Oracle shares on pace for worst quarter since 2001 as new CEOs face concerns about AI build-out

Fri, Dec. 26, 2025
Oracle shares
Oracle shares

Three months ago Oracle named Clay Magouyrk and Mike Sicilia as its new CEOs. They’re off to a rough start.

Oracle shares have plummeted 30% so far this quarter. With four trading days remaining in the period, the stock is on pace for its sharpest decline since 2001 and the dot-com bust.

Investors have grown skeptical about the database software vendor’s ability to open more server farms for ChatGPT operator OpenAI, which agreed in September to spend more than $300 billion with Oracle.

Earlier this month, Oracle reported weaker-than-expected quarterly revenue and free cash flow. On the earnings call, newly appointed finance leader Doug Kehring called for $50 billion in fiscal 2026 capital expenditures, 43% higher than the plan in September and double the total from a year earlier. Additionally, Oracle is plotting $248 billion in leases to boost cloud capacity, on top of building data centers.

Such growth will require boatloads of debt. In September, Oracle raised $18 billion in a jumbo bond sale, one of the largest debt issuances on record in the tech industry. Kehring committed on the earnings call to keeping Oracle’s investment-grade debt rating. But some skeptical investors are betting otherwise, pushing up the prices of Oracle’s credit default swaps.

“Considering Oracle is already barely hanging on to an investment grade rating, we would be concerned about Oracle’s ability to live up to these obligations without restructuring its OpenAI contract,” analysts at D.A. Davidson wrote in a note to clients on Dec. 12. They have the equivalent of a hold rating on the stock.

Stored data

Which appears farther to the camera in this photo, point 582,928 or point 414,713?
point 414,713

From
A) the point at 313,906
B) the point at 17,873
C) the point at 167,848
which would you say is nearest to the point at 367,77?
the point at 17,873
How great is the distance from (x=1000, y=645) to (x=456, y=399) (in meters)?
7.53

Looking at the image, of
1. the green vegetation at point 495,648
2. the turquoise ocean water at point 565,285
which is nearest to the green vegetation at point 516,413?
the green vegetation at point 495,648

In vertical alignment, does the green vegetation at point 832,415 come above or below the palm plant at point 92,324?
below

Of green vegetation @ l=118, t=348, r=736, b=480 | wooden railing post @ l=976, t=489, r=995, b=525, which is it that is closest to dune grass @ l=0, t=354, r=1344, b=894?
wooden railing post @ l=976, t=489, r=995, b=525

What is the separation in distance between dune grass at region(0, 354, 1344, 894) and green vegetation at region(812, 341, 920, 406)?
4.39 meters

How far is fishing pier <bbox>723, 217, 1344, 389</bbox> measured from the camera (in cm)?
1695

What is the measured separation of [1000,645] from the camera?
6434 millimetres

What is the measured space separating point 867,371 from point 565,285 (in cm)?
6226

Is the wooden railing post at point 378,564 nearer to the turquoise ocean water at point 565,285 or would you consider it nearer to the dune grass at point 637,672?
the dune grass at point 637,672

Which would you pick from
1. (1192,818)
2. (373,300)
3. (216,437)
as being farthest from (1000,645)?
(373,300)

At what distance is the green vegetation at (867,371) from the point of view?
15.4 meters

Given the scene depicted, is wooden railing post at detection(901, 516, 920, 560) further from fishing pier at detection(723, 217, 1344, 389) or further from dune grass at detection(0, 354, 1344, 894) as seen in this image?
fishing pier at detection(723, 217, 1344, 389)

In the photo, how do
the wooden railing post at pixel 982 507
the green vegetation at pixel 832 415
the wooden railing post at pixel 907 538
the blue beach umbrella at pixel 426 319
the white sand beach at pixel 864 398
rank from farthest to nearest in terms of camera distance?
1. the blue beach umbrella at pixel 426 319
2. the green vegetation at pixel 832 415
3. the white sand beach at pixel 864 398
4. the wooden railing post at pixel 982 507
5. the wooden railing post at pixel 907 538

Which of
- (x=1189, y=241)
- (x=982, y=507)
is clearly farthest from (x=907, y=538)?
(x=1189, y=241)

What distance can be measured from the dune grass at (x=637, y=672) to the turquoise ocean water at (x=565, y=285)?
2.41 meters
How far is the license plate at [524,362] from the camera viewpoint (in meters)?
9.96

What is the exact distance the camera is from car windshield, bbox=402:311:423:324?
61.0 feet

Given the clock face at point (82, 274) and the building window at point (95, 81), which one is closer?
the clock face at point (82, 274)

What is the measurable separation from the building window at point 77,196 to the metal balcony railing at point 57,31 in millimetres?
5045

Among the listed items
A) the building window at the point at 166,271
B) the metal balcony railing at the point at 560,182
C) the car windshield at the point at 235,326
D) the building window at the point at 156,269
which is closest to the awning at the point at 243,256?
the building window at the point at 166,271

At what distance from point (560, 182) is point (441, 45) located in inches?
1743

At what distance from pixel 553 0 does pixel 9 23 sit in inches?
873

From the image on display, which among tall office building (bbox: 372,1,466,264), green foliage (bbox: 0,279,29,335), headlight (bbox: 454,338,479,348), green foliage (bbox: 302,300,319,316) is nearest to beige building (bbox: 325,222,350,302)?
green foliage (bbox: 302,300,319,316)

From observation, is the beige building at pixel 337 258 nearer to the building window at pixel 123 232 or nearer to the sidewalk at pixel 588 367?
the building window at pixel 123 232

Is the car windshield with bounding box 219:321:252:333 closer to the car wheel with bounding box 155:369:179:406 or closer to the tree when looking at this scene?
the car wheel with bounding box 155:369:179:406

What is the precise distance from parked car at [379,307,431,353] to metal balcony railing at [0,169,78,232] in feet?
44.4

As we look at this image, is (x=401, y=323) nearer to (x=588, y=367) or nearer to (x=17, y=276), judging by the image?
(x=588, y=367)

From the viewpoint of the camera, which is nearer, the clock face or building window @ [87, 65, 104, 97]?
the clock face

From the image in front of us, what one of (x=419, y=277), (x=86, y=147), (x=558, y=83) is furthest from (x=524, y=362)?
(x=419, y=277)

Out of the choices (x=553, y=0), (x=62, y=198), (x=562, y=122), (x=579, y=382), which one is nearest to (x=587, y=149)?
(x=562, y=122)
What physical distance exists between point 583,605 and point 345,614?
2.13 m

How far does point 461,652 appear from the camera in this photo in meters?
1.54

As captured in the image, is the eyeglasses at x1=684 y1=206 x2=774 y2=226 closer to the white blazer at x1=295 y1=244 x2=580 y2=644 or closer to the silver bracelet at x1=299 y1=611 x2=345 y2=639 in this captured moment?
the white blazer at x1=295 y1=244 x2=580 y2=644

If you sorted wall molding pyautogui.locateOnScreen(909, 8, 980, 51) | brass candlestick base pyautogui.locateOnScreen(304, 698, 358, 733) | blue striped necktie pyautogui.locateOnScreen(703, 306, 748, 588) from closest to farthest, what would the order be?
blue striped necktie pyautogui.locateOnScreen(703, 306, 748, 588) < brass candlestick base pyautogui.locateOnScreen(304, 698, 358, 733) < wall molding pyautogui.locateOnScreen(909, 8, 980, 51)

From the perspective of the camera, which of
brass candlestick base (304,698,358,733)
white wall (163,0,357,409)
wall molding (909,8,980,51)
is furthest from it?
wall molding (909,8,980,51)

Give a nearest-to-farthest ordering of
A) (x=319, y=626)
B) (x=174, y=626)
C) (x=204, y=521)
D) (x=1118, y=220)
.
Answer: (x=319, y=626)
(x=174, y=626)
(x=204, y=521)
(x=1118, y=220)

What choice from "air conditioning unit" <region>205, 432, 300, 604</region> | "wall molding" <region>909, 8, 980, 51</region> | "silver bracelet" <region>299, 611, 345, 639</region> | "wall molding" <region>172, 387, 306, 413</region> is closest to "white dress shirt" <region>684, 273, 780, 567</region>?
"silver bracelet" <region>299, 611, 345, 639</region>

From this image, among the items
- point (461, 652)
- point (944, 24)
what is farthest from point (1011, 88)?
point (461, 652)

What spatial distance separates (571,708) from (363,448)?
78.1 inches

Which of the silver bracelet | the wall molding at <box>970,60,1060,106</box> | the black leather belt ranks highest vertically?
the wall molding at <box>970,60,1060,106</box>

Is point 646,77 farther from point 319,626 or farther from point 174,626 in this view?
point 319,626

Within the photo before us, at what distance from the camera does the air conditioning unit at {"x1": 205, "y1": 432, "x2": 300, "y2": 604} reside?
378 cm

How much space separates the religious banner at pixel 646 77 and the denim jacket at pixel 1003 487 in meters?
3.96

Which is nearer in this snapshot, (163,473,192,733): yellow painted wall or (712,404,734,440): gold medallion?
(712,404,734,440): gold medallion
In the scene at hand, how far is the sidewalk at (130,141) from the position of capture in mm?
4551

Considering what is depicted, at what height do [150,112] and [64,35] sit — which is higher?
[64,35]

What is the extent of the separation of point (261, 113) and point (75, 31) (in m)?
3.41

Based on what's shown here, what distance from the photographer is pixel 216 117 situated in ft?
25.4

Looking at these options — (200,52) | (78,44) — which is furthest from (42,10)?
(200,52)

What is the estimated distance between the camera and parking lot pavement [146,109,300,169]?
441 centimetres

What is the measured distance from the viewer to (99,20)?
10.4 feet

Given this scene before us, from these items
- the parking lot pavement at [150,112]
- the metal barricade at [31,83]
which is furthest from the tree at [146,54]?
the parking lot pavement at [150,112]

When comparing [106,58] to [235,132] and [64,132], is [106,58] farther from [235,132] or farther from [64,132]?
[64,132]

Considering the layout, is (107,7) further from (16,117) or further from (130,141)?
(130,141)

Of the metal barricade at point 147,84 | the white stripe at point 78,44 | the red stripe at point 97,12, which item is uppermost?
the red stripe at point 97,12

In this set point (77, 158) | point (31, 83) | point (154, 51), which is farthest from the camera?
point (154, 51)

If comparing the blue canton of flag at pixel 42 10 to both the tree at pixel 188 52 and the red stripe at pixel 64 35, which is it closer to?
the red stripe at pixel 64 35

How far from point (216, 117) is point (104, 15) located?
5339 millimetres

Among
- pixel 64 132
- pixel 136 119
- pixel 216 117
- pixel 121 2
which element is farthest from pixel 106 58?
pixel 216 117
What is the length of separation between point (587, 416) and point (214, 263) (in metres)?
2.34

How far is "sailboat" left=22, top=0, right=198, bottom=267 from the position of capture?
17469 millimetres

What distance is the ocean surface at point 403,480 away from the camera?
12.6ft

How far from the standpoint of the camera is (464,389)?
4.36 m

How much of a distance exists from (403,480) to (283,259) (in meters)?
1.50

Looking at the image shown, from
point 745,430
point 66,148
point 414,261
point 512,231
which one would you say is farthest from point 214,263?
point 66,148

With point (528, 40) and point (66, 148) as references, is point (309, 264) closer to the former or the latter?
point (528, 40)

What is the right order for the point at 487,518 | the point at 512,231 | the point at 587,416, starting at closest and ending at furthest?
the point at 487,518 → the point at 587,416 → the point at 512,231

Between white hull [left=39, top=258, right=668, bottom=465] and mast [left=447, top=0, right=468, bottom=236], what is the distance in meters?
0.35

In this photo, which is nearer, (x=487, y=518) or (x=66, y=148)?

The task: Reproduce the entire article on Oracle's falling share price word for word.

Exercise result:
Oracle shares on pace for worst quarter since 2001 as new CEOs face concerns about AI build-out

Fri, Dec. 26, 2025
Oracle shares
Oracle shares

Three months ago Oracle named Clay Magouyrk and Mike Sicilia as its new CEOs. They’re off to a rough start.

Oracle shares have plummeted 30% so far this quarter. With four trading days remaining in the period, the stock is on pace for its sharpest decline since 2001 and the dot-com bust.

Investors have grown skeptical about the database software vendor’s ability to open more server farms for ChatGPT operator OpenAI, which agreed in September to spend more than $300 billion with Oracle.

Earlier this month, Oracle reported weaker-than-expected quarterly revenue and free cash flow. On the earnings call, newly appointed finance leader Doug Kehring called for $50 billion in fiscal 2026 capital expenditures, 43% higher than the plan in September and double the total from a year earlier. Additionally, Oracle is plotting $248 billion in leases to boost cloud capacity, on top of building data centers.

Such growth will require boatloads of debt. In September, Oracle raised $18 billion in a jumbo bond sale, one of the largest debt issuances on record in the tech industry. Kehring committed on the earnings call to keeping Oracle’s investment-grade debt rating. But some skeptical investors are betting otherwise, pushing up the prices of Oracle’s credit default swaps.

“Considering Oracle is already barely hanging on to an investment grade rating, we would be concerned about Oracle’s ability to live up to these obligations without restructuring its OpenAI contract,” analysts at D.A. Davidson wrote in a note to clients on Dec. 12. They have the equivalent of a hold rating on the stock.